Benötigte Einstellungen des USB-Netzwerkadapters des eigenen PCs: IP z.B.: 192.168.123.124; Subnetzmaske: 255.255.255.0; Gateway: 192.168.123.1.

Komponentenanbindung

Anbindung der Ladestation via Modbus TCP

LMB Version: 1.25.3.

Unterstützte Features

Die verfügbaren Features des Ladepunkts variieren je nach eingesetzter Kommunikationsschnittstelle.
  1. ✅ Granulare Sollwertregelung: Jeder einzelne Ladepunkt einer Ladestation kann individuell geregelt werden – im Gegensatz zu Systemen, die nur eine ladestationsweite Sollwertvorgabe erlauben.
  2. ✅ Pausierbarkeit des Ladevorgangs: Ladevorgänge an einzelnen Ladepunkten können vollständig pausiert werden – im Gegensatz zu Ladestationen, die zwar den Ladestrom regeln, aber keine vollständige Unterbrechung des Stromflusses zum Elektrofahrzeug erlauben.
  3. ✅ Phasenschieflastmonitoring: Ladepunkte, die eine Phasenschieflast verursachen, können gezielt erkannt und deren Ladestrom reduziert werden – relevant ausschließlich bei AC-Ladepunkten, da DC-Ladepunkte das Verteilnetz in der Regel gleichmäßig auf allen drei Phasen belasten.
  4. ❌ Zentrale Benutzerverwaltung (RFID): Eine zentrale Nutzerverwaltung ist nur bei OCPP-Anbindung der Ladestation möglich – einige Ladestationen übermitteln RFIDs nur, wenn diese zusätzlich lokal auf der Station hinterlegt sind, was eine zentrale Verwaltung verhindert.
  5. ✅ Ladevorgangstracking: Ladevorgänge an den Ladepunkten der Ladestation können vollständig nachverfolgt werden.

Benötigte Voraussetzung

  1. Die minimale Firmware-Version, die auf der Ladestation installiert sein muss, ist in unserer aktuellen Kompatibilitätsliste dokumentiert: https://energielenker.de/energielenker-certified-ladestationen/
  2. Die Ladestation muss eine feste IP-Adresse haben.

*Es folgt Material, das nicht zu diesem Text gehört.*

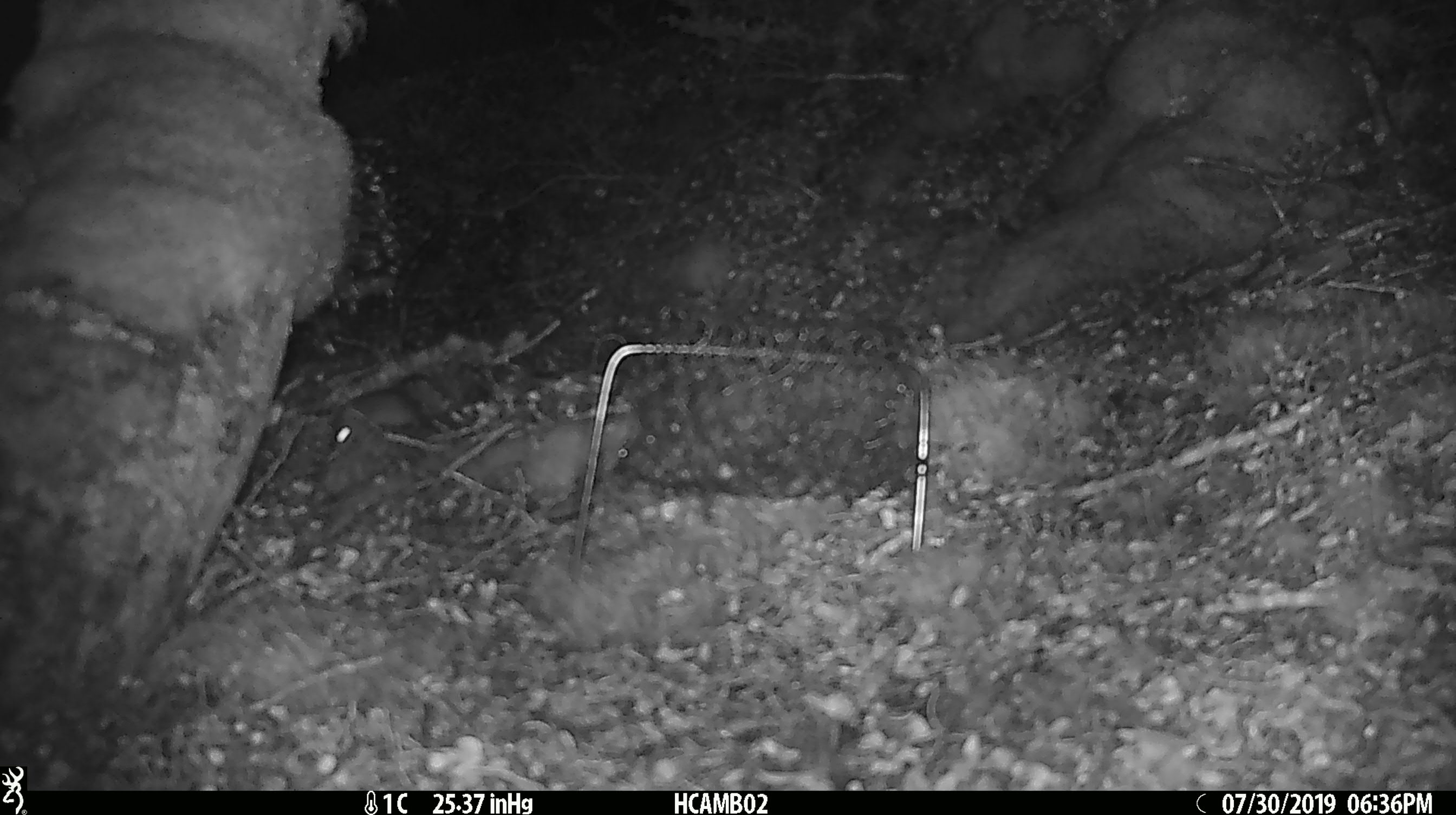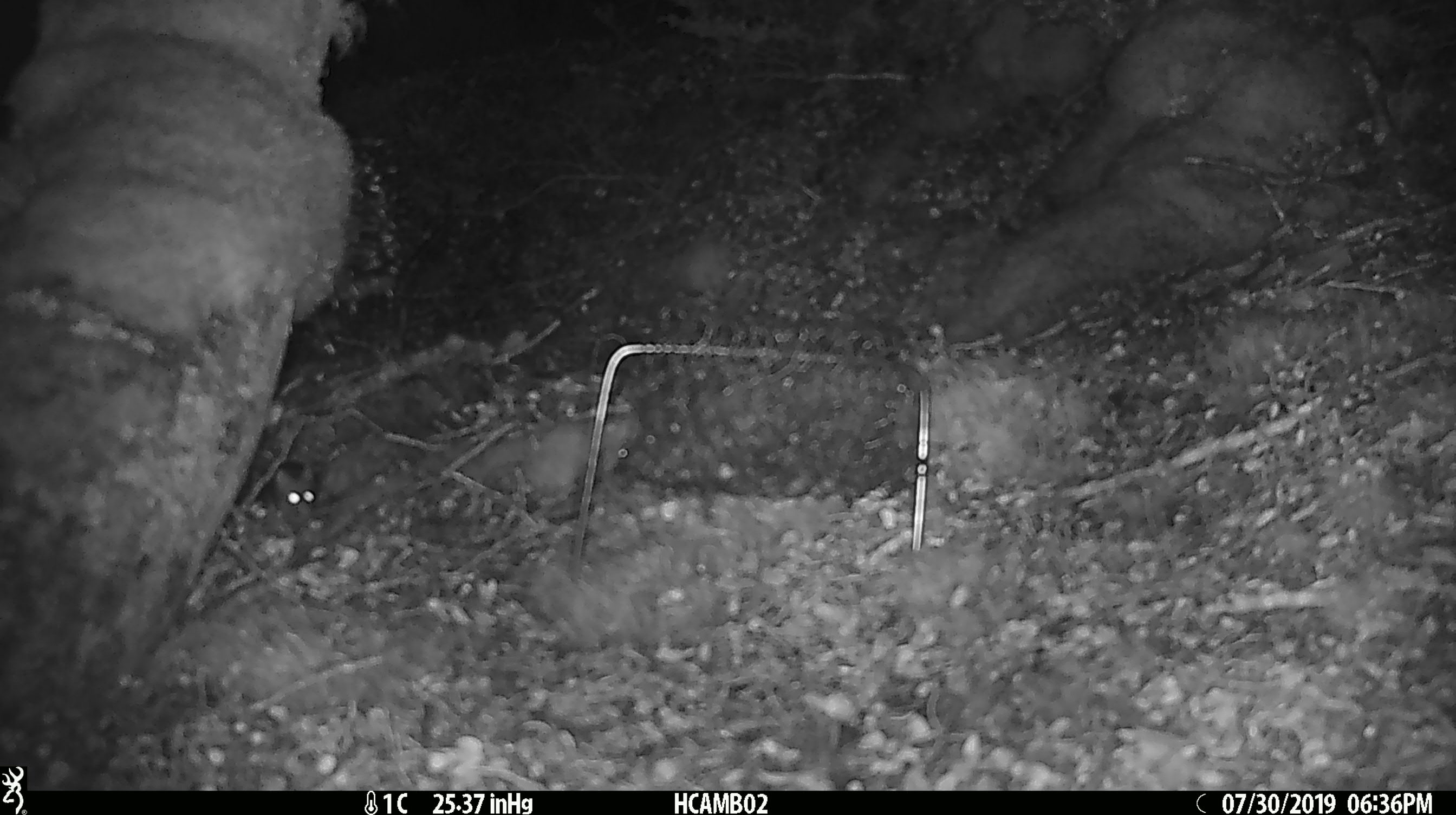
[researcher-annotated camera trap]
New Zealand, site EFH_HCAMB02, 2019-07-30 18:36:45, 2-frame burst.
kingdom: Animalia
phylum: Chordata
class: Mammalia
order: Rodentia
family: Muridae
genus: Mus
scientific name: Mus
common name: mouse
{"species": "mouse (Mus)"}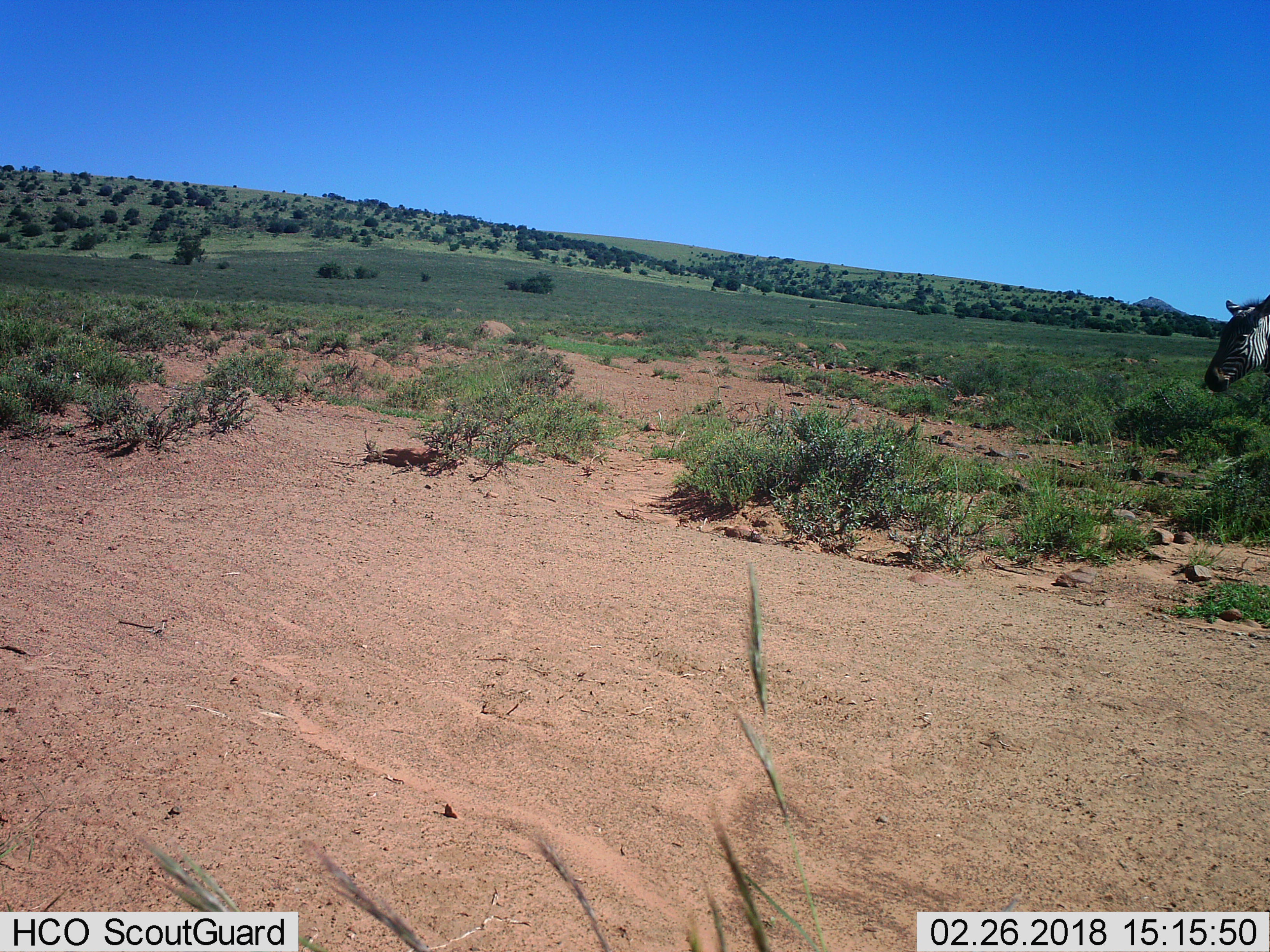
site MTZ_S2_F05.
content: unidentified animal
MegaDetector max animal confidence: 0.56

Step-by-Step: Konfiguration an der Ladestation

1. Die Maximale Stromgrenze der Ladestation einstellen.
Unter [Leistung/Load Management Local] kann der Ladestrom eingestellt werden, der für den Ladepunkt maximal zur Verfügung stehen soll. 

2. In der Ladestation konfigurierte Phasenrotation hat keine Auswirkung auf die Ausgabe der phasenweise Ladeströme in der Kommunikationsschnittstelle der Ladestation.
Somit muss die Phasenrotation der Ladestation korrekt im Lastmanagement eingestellt werden.

3. Modbus-Server aktivieren
Modbus-Kommunikationsschnittstelle unter dem Port 502 aktivieren und konfigurieren. Anschließend die Ladestation neu starten.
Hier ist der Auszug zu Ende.